Some Instagram users brought an old trick to a new audience by luring kids into wiring money through a "Vanilla Reload" card.
Vanilla Reload is a legitimate prepaid debit card designed for people who don’t want to carry cash or credit. But its accessibility makes it an easy tool for scammers, especially when combined with the anonymity of social media.
Mary Gotay’s son Israel learned that lesson the hard way.
“I said, ‘What happened?’” explained Gotay, who lives in Shelton with her two sons. “He said, ‘I drove down to CVS, I got the Vanilla Reload card and I put $200 on it.’”
The scam’s mechanics are nothing new. An Instagram user will post a picture of money or instructions telling people they can “flip their cash.” They usually leave a phone number, and anyone who inquires is told to go to a nearby convenience store and put anywhere from $50 to $1,000 on it.
The scammers say they’ll multiply the card’s balance by 10. All they need is the pin number on the back. But within minutes of releasing the pin number, that balance is gone.
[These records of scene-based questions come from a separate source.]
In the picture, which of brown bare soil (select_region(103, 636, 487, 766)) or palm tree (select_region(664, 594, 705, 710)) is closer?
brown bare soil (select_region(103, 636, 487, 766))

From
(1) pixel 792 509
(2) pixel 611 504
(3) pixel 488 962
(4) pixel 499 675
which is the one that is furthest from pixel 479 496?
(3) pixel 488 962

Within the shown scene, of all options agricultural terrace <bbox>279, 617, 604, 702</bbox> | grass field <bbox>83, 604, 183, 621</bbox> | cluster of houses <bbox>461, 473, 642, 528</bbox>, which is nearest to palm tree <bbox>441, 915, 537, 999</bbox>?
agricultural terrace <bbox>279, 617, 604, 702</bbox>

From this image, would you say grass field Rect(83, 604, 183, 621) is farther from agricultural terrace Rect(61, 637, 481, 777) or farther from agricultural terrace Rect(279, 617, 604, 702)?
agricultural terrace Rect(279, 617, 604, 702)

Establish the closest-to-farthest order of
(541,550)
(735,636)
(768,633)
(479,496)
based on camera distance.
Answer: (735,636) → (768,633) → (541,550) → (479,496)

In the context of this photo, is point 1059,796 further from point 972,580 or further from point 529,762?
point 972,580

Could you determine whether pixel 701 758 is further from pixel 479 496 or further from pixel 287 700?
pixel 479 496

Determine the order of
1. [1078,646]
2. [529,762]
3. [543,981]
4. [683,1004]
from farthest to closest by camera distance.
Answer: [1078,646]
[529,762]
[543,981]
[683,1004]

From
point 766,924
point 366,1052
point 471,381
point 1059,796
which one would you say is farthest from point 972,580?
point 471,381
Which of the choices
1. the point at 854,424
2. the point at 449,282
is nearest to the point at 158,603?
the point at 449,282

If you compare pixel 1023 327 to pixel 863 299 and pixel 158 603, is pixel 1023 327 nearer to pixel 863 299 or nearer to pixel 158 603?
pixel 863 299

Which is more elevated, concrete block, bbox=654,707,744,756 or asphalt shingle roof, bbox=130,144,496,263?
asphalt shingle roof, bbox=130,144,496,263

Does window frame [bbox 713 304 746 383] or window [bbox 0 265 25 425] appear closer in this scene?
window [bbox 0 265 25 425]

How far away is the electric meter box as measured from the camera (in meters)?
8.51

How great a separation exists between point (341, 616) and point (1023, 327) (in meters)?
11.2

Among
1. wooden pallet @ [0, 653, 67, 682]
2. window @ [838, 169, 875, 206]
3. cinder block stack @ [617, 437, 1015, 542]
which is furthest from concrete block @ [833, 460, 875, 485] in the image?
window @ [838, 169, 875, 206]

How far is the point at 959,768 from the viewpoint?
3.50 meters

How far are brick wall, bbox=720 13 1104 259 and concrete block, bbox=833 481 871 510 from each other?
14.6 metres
Rich Hanley teaches journalism at Quinnipiac University and studies trends in social media. He points out that these scams may seem simple, but they’re designed to target impressionable kids.
In fact, a quick search of "#VanillaReload" on Instagram shows tens of thousands of posts reflecting the same empty promise.
“Kids need to understand that although the Internet is a wonderful tool and it’s a really great way to connect with your real friends, they ought to be suspicious of anyone who is not a real friend in a physical sense,” said Hanley.
He believes kids in general need to practice more vigilance online. Social media has created a culture based on virtual friendships.
However, these scammers show that not everyone on social media is there to be your friend. They simply don’t have your best interest in mind.
“In fact, the opposite,” said Hanley. “They have your worst interest. They’re exploiting your youth and ought to be avoided.”
And you're not alone if you think the damage control seems touch-and-go.
Parents like Gotay have a hard time teaching social media safety, since many of them didn't grow up with it. That’s why the Department of Consumer Protection created resources to help pave the way for both kids and parents who have questions.
“Our own department has a website called www.smartconsumer.gov, which, in very simple language, explains the dangers of a lot of different actions,” said DCP Commissioner William M. Rubenstein.
Another helpful tip is to do some simple background research. While it’s near impossible to physically track these scammers, several users monitor social media and expose as much information as they can.
“They quickly look out for scams like this by posting names with people, usernames or whatnot on these scam sites saying, ‘Avoid people who use these handles,’” said Hanley.
Gotay did just that. As soon as she found out a scammer took her son’s money, she created her own Instagram account to help warn anyone else who might fall for it.
“And I’m going to fight to the end,” said Gotay. “I’m going to do whatever it takes to put it out there and for people to know about it.”